For filling the old holes on that boat:
I would cut some hardwood dowels to length just less than the core wood thickness of the transom, coat them with an epoxy putty (like PC-11, MarineTex, or homemade), then tap into place so that they more or less match up on the wood. Then fill the holes in the fiberglass "skin" (inside and outside) with the same epoxy putty. Stick some blue painter's tape over the epoxy putty so it doesn't "sag out." Let cure, remove tape, then sand.
This of course assumes the core of the transom is in good shape. And you don't mind visible "epoxy spots" showing on your gel coat.
For the repower, a few hints/suggestions:
If you're drilling the new holes yourself, I'd strongly suggest making, buying or borrowing a transom drilling jig. These holes have to be nearly perfectly located and straight-through, or you'll have a devil of a time sealing them. If you're hiring someone to do it, make sure THEY have a transom jig!

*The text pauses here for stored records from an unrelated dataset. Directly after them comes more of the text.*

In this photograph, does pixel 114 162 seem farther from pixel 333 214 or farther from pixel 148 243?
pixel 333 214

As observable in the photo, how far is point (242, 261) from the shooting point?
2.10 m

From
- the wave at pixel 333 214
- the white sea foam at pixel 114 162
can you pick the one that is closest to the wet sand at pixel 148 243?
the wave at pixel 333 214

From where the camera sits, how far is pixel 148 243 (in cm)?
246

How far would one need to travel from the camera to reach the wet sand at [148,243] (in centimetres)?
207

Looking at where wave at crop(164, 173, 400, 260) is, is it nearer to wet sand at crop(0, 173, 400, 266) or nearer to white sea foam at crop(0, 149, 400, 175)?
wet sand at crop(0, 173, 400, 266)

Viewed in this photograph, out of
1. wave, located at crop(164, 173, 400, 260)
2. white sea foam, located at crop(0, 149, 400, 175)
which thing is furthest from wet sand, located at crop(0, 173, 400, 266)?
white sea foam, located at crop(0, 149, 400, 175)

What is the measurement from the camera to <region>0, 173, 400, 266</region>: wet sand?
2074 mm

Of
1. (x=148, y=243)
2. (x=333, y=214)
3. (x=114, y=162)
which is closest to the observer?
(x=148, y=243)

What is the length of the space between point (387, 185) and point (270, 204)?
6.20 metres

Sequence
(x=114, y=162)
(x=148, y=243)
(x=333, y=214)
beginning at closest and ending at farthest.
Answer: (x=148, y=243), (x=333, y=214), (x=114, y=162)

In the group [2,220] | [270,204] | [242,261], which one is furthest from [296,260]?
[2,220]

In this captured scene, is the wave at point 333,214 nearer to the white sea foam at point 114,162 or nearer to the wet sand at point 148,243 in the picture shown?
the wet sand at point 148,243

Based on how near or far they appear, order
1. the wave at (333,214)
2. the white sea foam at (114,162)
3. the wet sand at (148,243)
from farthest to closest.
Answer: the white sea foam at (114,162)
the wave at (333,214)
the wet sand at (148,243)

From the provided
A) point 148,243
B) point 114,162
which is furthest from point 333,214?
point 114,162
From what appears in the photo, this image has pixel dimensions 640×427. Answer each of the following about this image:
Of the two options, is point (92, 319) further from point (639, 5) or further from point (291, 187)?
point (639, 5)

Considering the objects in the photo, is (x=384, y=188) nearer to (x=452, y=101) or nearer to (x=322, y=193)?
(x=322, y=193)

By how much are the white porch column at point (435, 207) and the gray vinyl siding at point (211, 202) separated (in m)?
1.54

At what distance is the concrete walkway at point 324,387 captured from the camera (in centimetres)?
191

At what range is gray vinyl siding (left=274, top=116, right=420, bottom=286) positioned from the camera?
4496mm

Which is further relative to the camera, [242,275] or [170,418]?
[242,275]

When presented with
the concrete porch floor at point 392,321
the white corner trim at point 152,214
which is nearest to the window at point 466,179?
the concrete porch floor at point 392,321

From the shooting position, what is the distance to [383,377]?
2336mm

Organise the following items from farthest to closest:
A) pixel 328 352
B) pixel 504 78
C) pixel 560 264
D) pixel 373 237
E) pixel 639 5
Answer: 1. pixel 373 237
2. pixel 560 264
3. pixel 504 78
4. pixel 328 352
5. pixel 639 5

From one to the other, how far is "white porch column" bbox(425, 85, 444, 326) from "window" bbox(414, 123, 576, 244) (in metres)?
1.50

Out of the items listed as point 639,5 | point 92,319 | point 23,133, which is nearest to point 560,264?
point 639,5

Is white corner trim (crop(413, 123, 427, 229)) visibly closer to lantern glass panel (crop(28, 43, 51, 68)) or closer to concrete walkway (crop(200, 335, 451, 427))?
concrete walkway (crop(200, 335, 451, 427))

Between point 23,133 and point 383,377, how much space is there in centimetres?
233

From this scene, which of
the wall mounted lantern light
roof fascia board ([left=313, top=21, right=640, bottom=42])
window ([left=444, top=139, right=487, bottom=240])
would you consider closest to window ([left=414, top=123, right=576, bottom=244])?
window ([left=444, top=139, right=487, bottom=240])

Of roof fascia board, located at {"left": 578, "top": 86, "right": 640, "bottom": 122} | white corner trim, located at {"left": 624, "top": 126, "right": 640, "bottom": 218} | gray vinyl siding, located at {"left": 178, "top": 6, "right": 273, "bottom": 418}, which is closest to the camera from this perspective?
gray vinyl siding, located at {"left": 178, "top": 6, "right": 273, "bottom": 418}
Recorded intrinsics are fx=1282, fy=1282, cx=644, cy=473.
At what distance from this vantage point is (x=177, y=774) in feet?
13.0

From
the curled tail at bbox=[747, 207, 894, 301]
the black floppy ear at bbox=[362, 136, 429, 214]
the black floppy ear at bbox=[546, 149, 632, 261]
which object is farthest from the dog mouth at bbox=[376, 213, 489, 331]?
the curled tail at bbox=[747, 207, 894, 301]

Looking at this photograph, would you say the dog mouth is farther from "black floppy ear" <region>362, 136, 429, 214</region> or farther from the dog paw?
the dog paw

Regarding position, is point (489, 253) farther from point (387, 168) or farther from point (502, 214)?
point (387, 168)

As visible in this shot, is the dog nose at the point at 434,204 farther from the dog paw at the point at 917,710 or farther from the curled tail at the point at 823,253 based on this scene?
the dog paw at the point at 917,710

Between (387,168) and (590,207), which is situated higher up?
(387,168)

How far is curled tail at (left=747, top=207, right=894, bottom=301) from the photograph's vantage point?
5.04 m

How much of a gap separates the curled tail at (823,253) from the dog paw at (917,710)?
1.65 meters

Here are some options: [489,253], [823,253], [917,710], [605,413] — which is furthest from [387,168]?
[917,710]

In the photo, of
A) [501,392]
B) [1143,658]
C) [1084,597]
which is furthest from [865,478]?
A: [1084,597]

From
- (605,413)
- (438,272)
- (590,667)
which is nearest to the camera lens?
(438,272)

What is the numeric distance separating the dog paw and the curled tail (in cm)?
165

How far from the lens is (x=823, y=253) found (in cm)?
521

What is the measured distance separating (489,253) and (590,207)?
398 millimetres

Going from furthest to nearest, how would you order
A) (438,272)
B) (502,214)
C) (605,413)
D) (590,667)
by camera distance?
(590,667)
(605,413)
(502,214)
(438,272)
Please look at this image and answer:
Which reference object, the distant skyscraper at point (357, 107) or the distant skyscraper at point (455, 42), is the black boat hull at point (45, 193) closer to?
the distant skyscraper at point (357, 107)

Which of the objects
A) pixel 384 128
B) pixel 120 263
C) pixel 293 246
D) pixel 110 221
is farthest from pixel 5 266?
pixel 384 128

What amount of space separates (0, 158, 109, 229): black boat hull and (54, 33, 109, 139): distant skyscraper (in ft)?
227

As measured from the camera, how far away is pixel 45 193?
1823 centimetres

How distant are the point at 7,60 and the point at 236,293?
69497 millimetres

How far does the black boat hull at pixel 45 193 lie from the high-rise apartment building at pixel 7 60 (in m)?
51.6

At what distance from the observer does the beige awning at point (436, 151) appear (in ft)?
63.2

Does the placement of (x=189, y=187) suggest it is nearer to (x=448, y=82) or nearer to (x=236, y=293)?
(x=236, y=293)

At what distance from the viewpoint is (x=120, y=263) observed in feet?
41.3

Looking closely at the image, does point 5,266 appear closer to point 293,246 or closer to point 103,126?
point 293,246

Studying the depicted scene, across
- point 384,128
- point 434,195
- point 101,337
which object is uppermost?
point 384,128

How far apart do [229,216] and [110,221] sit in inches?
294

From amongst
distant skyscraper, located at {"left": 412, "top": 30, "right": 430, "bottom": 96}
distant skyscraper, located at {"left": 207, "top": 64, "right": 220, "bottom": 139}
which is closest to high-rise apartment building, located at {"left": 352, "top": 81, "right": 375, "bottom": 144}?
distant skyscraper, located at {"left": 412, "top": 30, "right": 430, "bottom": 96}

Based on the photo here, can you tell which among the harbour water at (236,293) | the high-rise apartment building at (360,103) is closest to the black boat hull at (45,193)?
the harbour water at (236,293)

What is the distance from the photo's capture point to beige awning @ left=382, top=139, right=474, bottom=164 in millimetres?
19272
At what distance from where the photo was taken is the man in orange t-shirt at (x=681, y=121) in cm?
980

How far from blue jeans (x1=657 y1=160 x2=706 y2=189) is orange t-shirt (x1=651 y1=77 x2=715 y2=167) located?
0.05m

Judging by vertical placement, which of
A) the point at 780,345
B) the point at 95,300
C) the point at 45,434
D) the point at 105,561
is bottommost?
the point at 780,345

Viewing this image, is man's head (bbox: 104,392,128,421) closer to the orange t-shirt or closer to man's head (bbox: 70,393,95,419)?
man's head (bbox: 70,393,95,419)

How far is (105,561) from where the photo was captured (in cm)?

Unless you are 100% certain what your new motor's height needs to be (i.e., which holes on the mount bracket to use) beforehand, seal the new hardware with something less permanent than 3M 5200 on your initial mount-up (something like 3M 4000 UV, or Loctite PL Fast Cure Marine Sealant---same stuff). This way, if you find you do need to adjust the motor up (or down) after a test run or two, it'll be a far easier job for you to remove the old sealant. Once you're dialed in on motor height, you can swap to 5200 if you want to...but IME, the 4000 UV / Loctite PL is fine for this application, it's what I use.